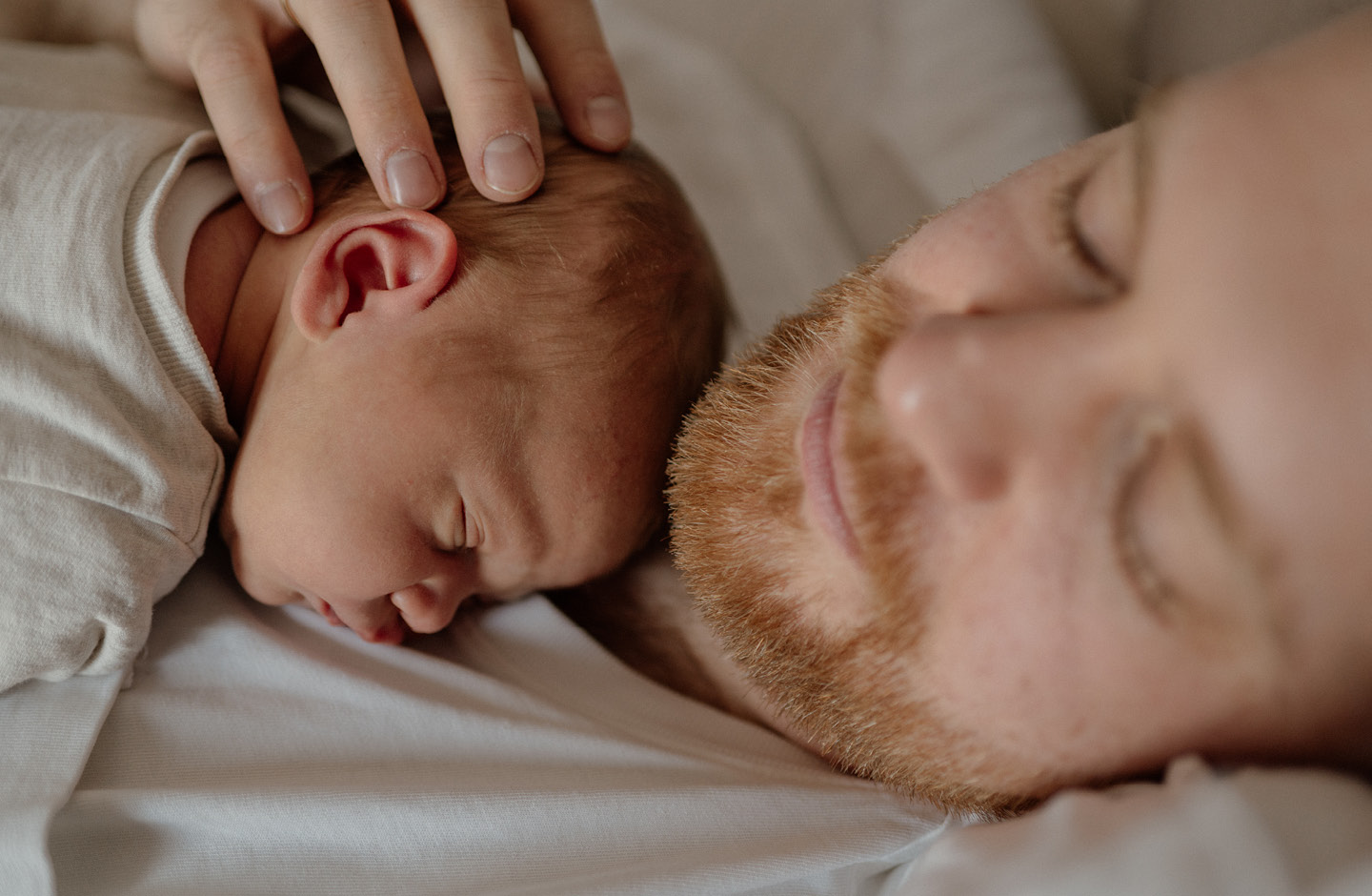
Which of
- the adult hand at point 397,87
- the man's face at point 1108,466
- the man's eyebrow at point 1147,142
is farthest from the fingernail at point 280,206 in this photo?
the man's eyebrow at point 1147,142

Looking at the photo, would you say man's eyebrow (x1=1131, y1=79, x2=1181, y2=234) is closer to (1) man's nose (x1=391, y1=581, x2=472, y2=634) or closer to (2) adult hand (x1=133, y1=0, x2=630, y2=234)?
(2) adult hand (x1=133, y1=0, x2=630, y2=234)

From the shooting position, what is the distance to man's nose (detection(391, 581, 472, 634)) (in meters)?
1.16

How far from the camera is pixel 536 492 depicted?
1.16 m

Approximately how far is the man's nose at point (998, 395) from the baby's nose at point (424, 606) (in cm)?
65

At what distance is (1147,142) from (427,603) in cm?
94

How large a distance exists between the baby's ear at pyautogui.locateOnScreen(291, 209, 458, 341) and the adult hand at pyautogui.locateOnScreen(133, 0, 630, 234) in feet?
0.15

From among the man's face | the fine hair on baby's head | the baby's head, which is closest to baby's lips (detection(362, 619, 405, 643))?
the baby's head

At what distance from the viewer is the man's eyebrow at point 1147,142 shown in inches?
29.5

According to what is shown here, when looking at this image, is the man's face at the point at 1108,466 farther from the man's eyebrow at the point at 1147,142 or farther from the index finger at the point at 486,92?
the index finger at the point at 486,92

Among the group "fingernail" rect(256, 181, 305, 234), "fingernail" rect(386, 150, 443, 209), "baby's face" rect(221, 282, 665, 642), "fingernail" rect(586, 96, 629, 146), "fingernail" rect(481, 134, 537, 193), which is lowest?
"baby's face" rect(221, 282, 665, 642)

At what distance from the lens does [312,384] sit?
1093 mm

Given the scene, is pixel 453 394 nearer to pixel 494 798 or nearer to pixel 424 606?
pixel 424 606

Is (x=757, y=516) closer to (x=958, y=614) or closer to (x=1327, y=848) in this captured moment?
(x=958, y=614)

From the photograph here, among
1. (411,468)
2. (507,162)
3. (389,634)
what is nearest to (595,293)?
(507,162)
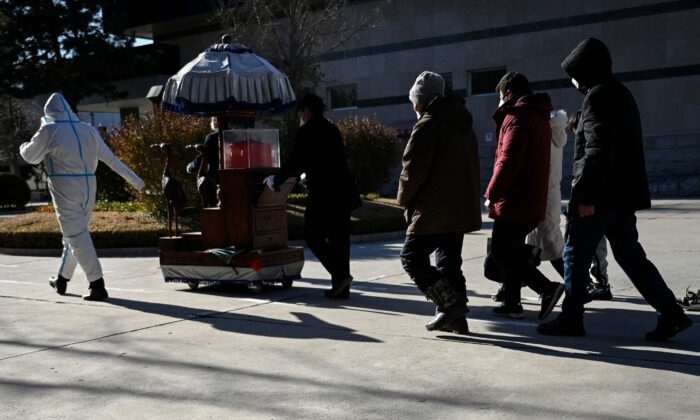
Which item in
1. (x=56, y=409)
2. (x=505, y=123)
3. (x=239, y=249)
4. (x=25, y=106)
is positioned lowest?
(x=56, y=409)

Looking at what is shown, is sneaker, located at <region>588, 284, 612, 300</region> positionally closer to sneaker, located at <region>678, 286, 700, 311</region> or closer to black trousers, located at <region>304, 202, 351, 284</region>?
sneaker, located at <region>678, 286, 700, 311</region>

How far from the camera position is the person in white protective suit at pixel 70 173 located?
7.83 meters

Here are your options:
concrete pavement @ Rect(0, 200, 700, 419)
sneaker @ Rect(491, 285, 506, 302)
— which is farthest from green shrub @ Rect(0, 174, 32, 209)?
sneaker @ Rect(491, 285, 506, 302)

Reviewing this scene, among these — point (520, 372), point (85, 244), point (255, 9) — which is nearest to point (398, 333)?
point (520, 372)

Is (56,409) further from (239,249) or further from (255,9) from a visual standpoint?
(255,9)

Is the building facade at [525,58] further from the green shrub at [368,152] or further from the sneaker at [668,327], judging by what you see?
the sneaker at [668,327]

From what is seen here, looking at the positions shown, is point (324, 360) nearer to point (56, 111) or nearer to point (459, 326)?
point (459, 326)

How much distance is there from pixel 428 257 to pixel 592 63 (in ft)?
5.77

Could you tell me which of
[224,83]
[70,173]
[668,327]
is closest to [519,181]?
[668,327]

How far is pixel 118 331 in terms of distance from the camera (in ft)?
20.6

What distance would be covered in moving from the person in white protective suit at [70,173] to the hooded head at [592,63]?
4.94m

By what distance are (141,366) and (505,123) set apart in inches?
123

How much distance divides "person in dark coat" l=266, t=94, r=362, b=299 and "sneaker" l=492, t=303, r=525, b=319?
162 centimetres

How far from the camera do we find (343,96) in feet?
116
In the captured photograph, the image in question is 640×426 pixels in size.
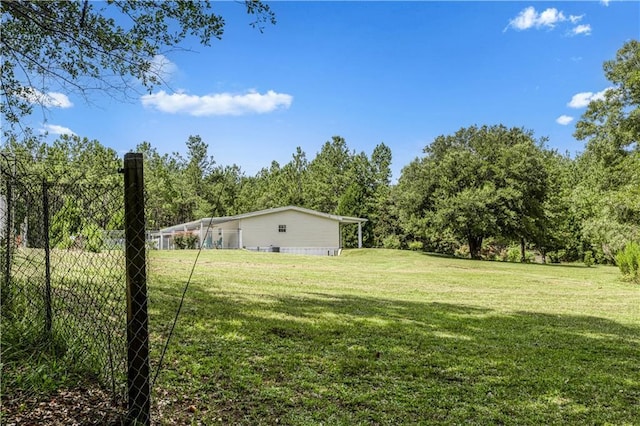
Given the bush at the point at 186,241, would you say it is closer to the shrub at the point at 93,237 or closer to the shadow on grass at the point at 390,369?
the shadow on grass at the point at 390,369

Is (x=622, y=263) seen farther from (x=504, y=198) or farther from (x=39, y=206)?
(x=39, y=206)

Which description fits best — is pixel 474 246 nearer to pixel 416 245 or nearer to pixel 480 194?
pixel 480 194

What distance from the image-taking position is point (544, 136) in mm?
48969

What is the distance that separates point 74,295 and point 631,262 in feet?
58.1

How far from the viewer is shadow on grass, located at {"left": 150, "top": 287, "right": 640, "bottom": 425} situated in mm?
3236

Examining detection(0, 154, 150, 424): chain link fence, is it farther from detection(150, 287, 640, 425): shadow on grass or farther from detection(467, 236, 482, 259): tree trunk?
detection(467, 236, 482, 259): tree trunk

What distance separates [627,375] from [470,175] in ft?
82.7

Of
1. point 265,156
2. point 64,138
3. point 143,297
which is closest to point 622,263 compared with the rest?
point 265,156

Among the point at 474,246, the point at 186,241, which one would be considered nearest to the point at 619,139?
the point at 474,246

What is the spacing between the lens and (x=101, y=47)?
4.93 m

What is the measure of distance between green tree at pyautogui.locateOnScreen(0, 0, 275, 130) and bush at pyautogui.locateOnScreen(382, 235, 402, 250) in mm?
33686

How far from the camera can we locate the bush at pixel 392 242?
38.0 m

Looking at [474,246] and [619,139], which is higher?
[619,139]

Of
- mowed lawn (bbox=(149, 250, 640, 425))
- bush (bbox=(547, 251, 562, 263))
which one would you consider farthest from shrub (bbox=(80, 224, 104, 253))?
bush (bbox=(547, 251, 562, 263))
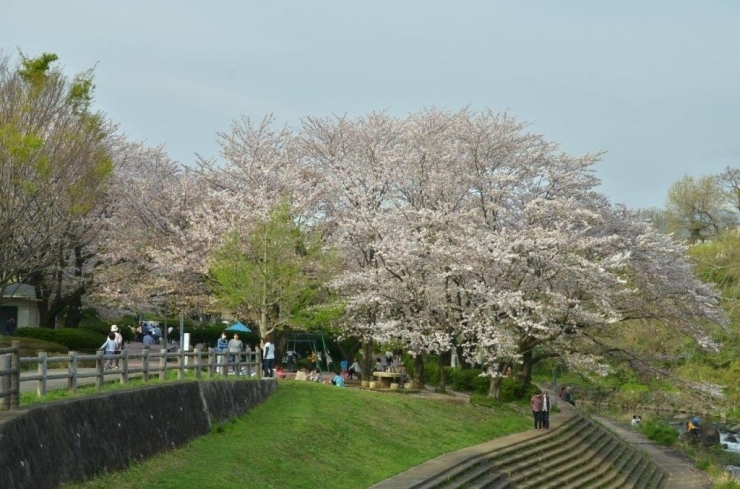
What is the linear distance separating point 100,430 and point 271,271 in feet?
69.5

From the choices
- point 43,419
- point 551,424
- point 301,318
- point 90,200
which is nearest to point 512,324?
point 551,424

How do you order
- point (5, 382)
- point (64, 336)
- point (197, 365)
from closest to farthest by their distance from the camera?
point (5, 382) < point (197, 365) < point (64, 336)

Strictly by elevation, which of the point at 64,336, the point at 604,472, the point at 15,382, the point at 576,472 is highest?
the point at 64,336

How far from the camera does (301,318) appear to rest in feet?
132

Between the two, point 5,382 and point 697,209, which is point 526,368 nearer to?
point 5,382

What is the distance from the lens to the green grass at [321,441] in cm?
1977

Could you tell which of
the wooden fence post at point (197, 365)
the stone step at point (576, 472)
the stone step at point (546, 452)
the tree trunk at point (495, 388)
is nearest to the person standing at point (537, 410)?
the stone step at point (546, 452)

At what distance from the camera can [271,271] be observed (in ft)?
128

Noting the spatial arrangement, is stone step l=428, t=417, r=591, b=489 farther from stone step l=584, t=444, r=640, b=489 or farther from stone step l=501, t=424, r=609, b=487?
stone step l=584, t=444, r=640, b=489

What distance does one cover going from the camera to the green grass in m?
19.8

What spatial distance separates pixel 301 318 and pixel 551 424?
35.4ft

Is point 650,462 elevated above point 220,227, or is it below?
below

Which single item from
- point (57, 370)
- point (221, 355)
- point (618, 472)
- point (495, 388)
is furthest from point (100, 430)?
point (495, 388)

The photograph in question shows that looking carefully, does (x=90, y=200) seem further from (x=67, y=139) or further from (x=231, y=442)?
(x=231, y=442)
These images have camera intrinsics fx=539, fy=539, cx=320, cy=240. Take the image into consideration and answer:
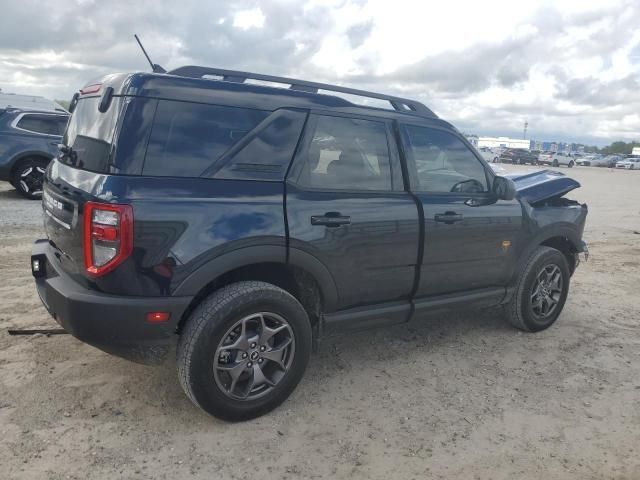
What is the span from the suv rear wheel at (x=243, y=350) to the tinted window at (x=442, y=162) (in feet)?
4.57

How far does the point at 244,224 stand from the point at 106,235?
2.33ft

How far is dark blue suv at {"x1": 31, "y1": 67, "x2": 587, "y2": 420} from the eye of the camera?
2.78 m

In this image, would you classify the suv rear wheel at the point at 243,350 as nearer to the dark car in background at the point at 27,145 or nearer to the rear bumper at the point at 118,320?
the rear bumper at the point at 118,320

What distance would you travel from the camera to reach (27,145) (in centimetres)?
1012

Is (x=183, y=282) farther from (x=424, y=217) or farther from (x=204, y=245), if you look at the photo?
(x=424, y=217)

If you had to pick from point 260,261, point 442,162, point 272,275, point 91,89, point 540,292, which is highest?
point 91,89

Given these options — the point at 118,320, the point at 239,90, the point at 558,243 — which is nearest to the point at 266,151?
the point at 239,90

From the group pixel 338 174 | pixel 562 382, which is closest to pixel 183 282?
pixel 338 174

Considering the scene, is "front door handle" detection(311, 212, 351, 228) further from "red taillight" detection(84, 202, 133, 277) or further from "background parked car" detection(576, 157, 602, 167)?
"background parked car" detection(576, 157, 602, 167)

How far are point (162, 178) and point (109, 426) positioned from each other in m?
1.43

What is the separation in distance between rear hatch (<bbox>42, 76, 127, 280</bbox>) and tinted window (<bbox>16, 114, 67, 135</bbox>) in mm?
7982

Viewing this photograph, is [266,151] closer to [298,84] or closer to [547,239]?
[298,84]

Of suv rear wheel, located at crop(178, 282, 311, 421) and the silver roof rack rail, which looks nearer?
suv rear wheel, located at crop(178, 282, 311, 421)

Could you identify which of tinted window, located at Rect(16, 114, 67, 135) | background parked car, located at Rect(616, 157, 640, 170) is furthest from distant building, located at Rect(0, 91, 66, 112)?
background parked car, located at Rect(616, 157, 640, 170)
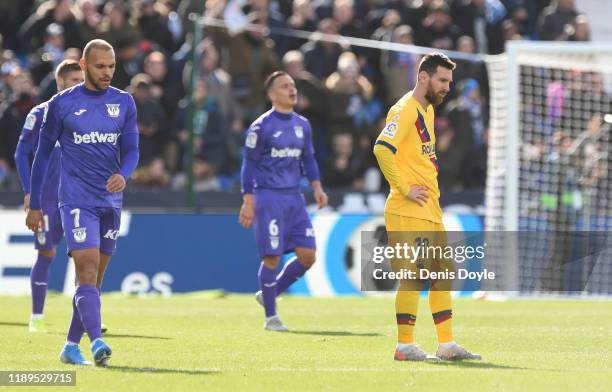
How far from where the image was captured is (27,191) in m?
12.2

--

Beginning with the line containing "How far does" and ending with the last line of the material, output each line exactly; do not include pictures.

CORRECT ANSWER:
How far does the point at 244,224 stand from the point at 106,235?
2.33ft

How far is dark blue suv at {"x1": 31, "y1": 67, "x2": 587, "y2": 420} from the eye of the camera?
2.78 m

In this image, would you classify the suv rear wheel at the point at 243,350 as nearer to the dark car in background at the point at 27,145 or nearer to the rear bumper at the point at 118,320?
the rear bumper at the point at 118,320

What distance would you travel from the camera to reach (27,145) (in centimetres)?
1012

Is (x=183, y=282) farther from (x=424, y=217) or farther from (x=204, y=245), if you look at the photo?
(x=424, y=217)

If you had to pick from point 260,261, point 442,162, point 272,275, point 91,89, point 540,292, which is highest?
point 91,89

Given these options — the point at 118,320, the point at 239,90, the point at 558,243 — which is nearest to the point at 266,151?
the point at 239,90

From the group pixel 338 174 | pixel 562 382, which is closest to pixel 183 282?
pixel 338 174

Considering the scene, is "front door handle" detection(311, 212, 351, 228) further from "red taillight" detection(84, 202, 133, 277) or further from "background parked car" detection(576, 157, 602, 167)?
"background parked car" detection(576, 157, 602, 167)

How far are point (162, 178) and point (109, 426) positioned from each other in m?
1.43

What is the separation in distance between rear hatch (<bbox>42, 76, 127, 280</bbox>) and tinted window (<bbox>16, 114, 67, 135</bbox>) in mm?
7982

Viewing this photograph, is [266,151] closer to [298,84] or closer to [547,239]?
[298,84]

Of suv rear wheel, located at crop(178, 282, 311, 421) and the silver roof rack rail, which looks nearer?
suv rear wheel, located at crop(178, 282, 311, 421)

Could you identify which of tinted window, located at Rect(16, 114, 67, 135) | background parked car, located at Rect(616, 157, 640, 170) is furthest from distant building, located at Rect(0, 91, 66, 112)?
background parked car, located at Rect(616, 157, 640, 170)
How far from where the image was captured is (27,191) in m?
12.2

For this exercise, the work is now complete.